Much potential lies in broadening the range of cellular stimuli used in CRISPR screens. The first generation of pooled CRISPR screens exposed cell lines to competitive growth conditions or challenged them with drugs or viruses; now, methods and practices have advanced enough to apply CRISPR screens to milder and more complex challenges. For example, cells can be exposed to specific microenvironments, metabolites or cell–cell interactions. Cells can also be challenged in terms of their regulatory plasticity, ability to adapt to dynamically changing environmental conditions and response to paracrine signalling in heterogeneous biological models, with applications in areas such as immuno-oncology and regenerative medicine.

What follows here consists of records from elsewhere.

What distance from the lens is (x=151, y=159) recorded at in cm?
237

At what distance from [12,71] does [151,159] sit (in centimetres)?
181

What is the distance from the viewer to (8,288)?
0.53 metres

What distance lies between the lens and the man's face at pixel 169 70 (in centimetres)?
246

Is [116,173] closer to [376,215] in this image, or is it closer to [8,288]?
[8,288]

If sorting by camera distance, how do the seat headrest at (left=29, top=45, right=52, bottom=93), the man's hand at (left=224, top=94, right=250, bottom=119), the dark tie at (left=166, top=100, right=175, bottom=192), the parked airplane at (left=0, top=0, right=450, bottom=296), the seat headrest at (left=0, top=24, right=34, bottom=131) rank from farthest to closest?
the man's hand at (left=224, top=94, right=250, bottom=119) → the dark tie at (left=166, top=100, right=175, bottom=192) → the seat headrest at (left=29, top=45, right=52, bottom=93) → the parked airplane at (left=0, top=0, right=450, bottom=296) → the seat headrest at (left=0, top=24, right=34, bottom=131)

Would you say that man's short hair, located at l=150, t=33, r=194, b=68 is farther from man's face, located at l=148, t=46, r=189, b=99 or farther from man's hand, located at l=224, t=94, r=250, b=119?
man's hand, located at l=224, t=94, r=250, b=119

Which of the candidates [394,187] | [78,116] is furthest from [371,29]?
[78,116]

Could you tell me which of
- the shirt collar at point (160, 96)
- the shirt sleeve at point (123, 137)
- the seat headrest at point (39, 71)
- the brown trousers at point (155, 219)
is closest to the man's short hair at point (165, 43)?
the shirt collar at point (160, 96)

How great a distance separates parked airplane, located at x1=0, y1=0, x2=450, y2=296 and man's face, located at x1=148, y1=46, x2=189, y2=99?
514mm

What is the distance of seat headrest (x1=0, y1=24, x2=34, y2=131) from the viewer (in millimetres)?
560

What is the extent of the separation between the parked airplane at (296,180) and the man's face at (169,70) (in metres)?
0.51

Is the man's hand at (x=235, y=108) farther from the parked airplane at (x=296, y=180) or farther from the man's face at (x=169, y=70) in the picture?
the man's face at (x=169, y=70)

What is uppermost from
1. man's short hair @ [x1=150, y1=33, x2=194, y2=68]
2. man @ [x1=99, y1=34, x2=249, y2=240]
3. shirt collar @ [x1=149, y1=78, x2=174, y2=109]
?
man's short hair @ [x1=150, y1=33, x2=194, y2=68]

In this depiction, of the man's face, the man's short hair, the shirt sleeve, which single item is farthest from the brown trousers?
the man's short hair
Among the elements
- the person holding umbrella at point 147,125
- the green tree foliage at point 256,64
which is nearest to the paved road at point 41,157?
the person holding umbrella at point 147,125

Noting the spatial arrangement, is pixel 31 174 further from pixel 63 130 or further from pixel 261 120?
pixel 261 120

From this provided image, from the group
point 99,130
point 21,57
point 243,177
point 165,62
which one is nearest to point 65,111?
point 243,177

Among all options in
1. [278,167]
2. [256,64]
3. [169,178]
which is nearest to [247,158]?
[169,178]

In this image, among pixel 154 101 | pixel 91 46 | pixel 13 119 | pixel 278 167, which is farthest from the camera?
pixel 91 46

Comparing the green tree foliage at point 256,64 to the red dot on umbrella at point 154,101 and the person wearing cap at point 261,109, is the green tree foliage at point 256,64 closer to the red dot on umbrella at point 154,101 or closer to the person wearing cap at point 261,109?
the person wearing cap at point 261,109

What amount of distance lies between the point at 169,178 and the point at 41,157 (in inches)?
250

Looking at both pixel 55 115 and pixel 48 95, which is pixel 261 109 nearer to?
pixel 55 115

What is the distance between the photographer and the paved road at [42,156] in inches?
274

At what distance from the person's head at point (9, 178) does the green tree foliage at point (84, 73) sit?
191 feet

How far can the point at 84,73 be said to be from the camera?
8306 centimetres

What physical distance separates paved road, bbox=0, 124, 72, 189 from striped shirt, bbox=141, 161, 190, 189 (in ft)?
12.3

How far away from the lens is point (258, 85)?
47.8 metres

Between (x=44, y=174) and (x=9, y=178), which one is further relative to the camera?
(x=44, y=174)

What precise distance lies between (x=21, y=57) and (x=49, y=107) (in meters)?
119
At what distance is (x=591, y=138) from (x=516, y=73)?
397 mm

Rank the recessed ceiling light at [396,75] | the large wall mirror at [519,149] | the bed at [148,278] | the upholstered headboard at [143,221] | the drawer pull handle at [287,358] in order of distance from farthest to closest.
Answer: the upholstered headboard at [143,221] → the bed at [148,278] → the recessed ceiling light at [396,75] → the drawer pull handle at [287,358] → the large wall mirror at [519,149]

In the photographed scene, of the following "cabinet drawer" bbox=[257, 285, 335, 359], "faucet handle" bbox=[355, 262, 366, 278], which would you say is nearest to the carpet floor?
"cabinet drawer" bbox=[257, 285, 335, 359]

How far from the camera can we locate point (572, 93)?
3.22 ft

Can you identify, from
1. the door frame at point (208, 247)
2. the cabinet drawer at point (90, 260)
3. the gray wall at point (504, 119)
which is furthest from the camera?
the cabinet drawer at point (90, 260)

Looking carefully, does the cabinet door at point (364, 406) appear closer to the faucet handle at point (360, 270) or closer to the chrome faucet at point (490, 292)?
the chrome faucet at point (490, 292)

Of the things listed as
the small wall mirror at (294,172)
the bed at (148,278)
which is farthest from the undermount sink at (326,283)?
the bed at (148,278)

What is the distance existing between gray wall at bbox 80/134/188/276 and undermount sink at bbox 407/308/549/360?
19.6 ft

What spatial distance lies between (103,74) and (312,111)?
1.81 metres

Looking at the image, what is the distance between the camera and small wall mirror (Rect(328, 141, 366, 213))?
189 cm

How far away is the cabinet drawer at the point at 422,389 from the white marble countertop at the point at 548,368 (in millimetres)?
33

Although well-designed pooled CRISPR screens with gRNA counting as their read-out continue to be broadly useful, screens with high-content read-outs such as single-cell sequencing and imaging can provide additional insights into molecular mechanisms already as part of the screen. Such screens do not require the ex ante selection of markers; rather, they support rapid computational iteration of hypotheses and analyses based on the screening data. High-content screens have so far focused mainly on preselected sets of candidate target genes; however, cost-effective high-throughput assays make it possible to screen gene sets comprising several thousand genes with adequate coverage — for example, including all kinases, transcription factors or cellular transporters. Given their flexibility, robustness and biological depth, it seems possible that such high-content screens will eventually become the primary method of CRISPR screening.

In summary, we describe the building blocks of effective CRISPR screening across a wide range of applications. High-content CRISPR screens conducted in complex biological models with single-cell sequencing or imaging read-outs provide a versatile approach for functional analysis at scale, bridging the gap between genome-wide descriptive assays and small-scale mechanistic dissection.